Foto: Team DSM

20 zwycięstw w jednym sezonie – to musi robić wrażenie. Właśnie tyle widnieje obecnie przy nazwisku Loreny Wiebes, która idealnie zaczęła ściganie w Simac Ladies Tour – Holenderka wygrała przed własną publicznością dwa pierwsze etapy.

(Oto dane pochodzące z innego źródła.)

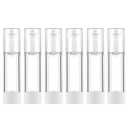 LONGWAY 1.7 Oz 50ml Clear Airless Cosmetic Cream Pump Bottle Travel Size Dispenser Refillable Containers/Foundation Travel Pump Bottle for Shampoo (Pack of 6)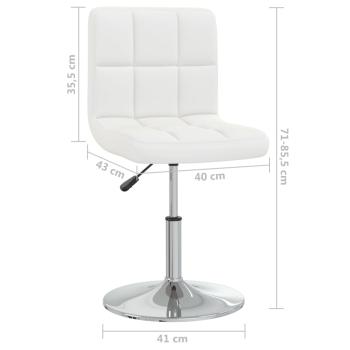 Barhocker Weiß Kunstleder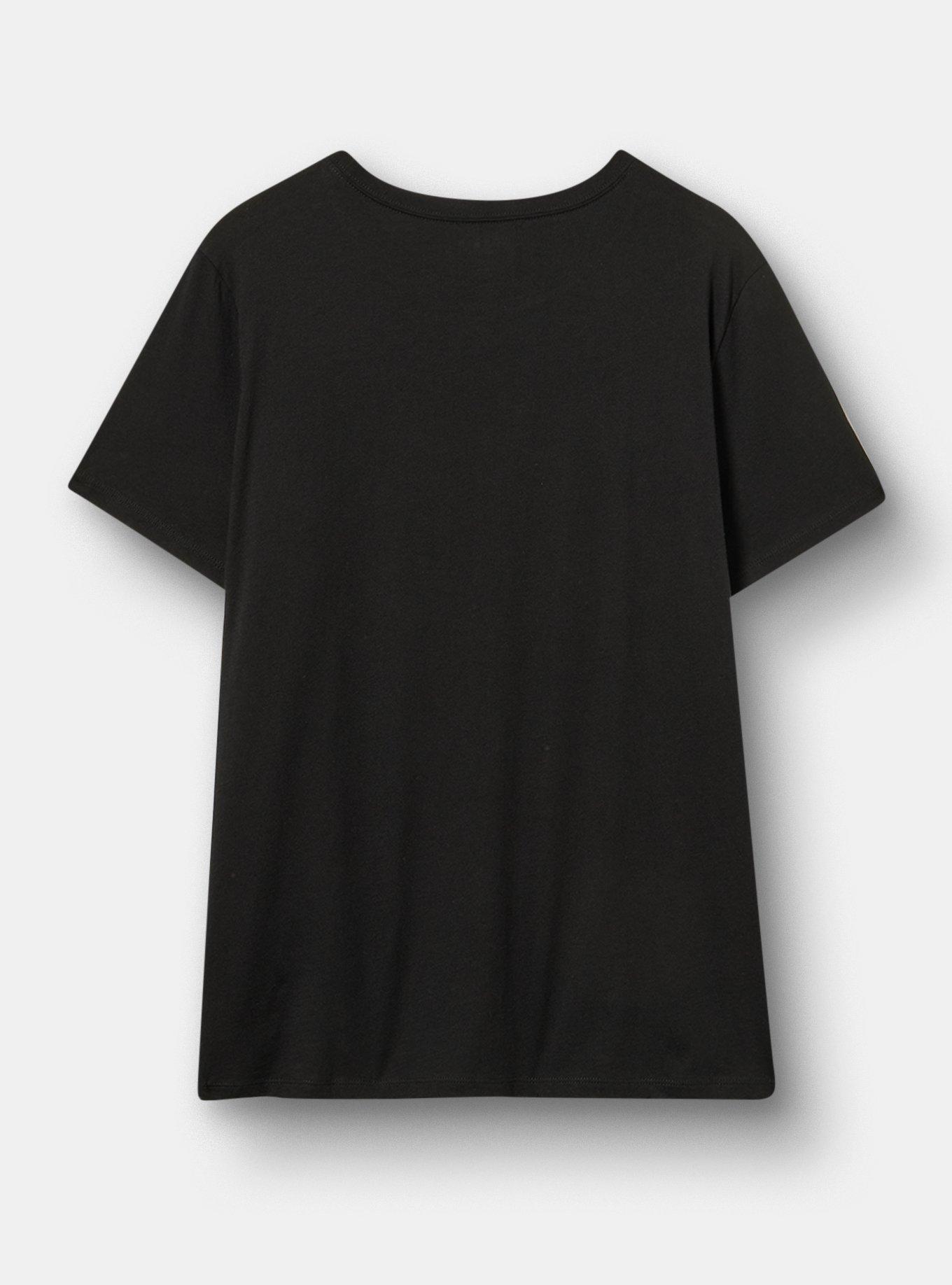 Classic Heritage Jersey Crew Tee, SKULL ROSES DEEP BLACK, alternate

Dziś rano rzuciła mi się w oczy statystyka – Lorena Wiebes ma już 19 zwycięstw w tym sezonie. Wiedziałem, że jest niesamowicie skuteczna, ale i tak dłużej zapatrzyłem się na tę liczbę, bo to prawdziwy ogrom sukcesów. Być może mój wzrok przyciągnęła także druga pod względem sukcesów w imprezach UCI Agnieszka Skalniak-Sójka, ale skupmy się jednak na jej holenderskiej rywalce – obecna mistrzyni Europy przeżywa bowiem sezon marzeń. Do ideału zabrakło jej chyba tylko dotarcia do mety Tour de France Femmes – kraksa wyeliminowała 23-latkę ze stawki po 7. dniach ścigania, kiedy to wydawało się już, że ta dowiezie do mety zieloną koszulkę liderki klasyfikacji punktowej.

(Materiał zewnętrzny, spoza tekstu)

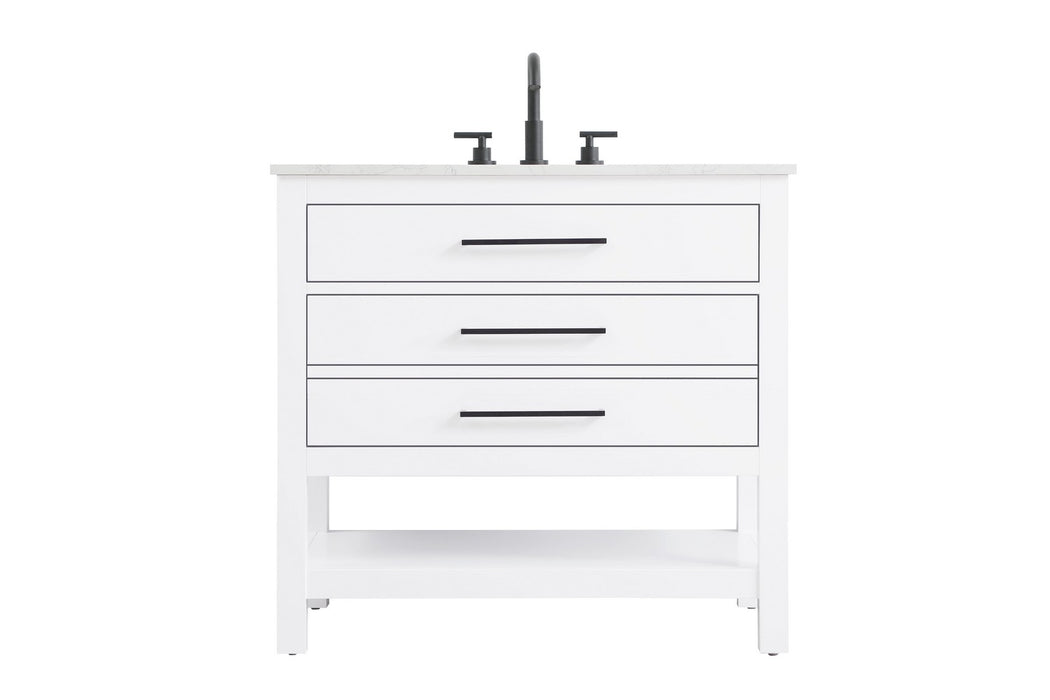 Elegant Lighting - VF60536WH - Bathroom Vanity - Karson - White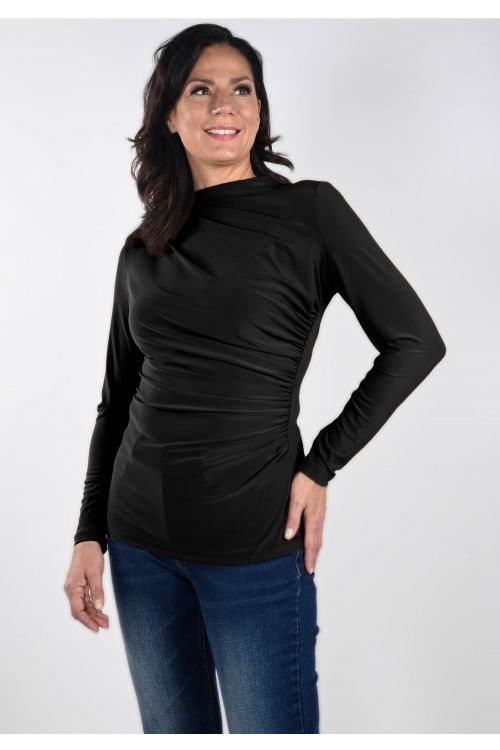 Frank Lyman Black Knit Top Style 233012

Wróćmy jednak do Simac Ladies Tour. To kolejny wyścig Women’s World Tour, w którym Lorena Wiebes nie daje nawet cienia szans rywalkom w sprinterskich potyczkach. 20 zwycięstw w tym sezonie, 53 w karierze, a ta dziewczyna ma przecież dopiero 23 lata! Wydawało się, że Marianne Vos zbliżająca się do ćwierć tysiąca sukcesów będzie niedoścignionym wzorem, tymczasem młodsza od niej o 12 lat jej rodaczka zdaje się być zdolna do wygrania przez swoją karierę jeszcze większej liczby etapów i wyścigów.

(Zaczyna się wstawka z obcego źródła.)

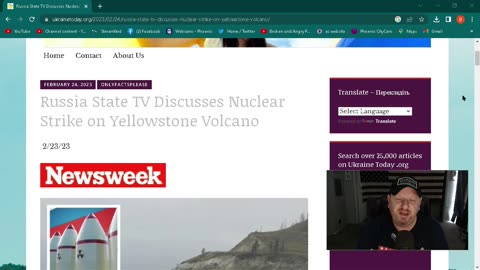 Russia State TV Discusses Nuclear Strike On Yellowstone Volcano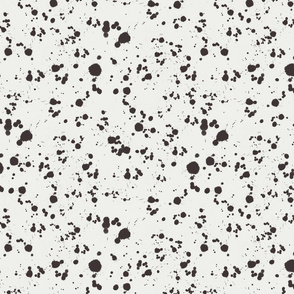 minimal paint splatter fabric - abstract nursery design - sfx1111 coffee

Dzień rozpoczął się trzyosobową ucieczką, co było dla nas dobre. Elise zaczęła ją kontrolować, a Leah kilka razy dała jej zmiany – obie były dziś super silne i wykonałyśmy naprawdę dobrą robotę. Pod koniec Franzi wkroczyła do akcji, aby dogonić odjazd i miałyśmy wszystko pod kontrolą. To był naprawdę dobry dzień w wykonaniu moich dziewczyn. W finale było trochę chaotycznie, ale zostałem z Pfeiffer, która przeprowadziła mnie do przodu. Potem udało mi się wykorzystać te rywalki, które wychodziły w sprincie z dalszych pozycji i ostatecznie musiałam wykonać tylko krótki zryw do mety. Cieszę się, że znów byłam najlepsza

— opowiadała w swoim stylu na mecie Lorena Wiebes.

Przed paniami jeszcze 4 dni ścigania – 3 stosunkowo płaskie etapy oraz jazda indywidualna na czas. W idealnym scenariuszu dla Team DSM i czarnym dla rywalek istnieje szansa, że 23-latka pozwoli poszaleć konkurencji jedynie podczas sobotniej czasówki.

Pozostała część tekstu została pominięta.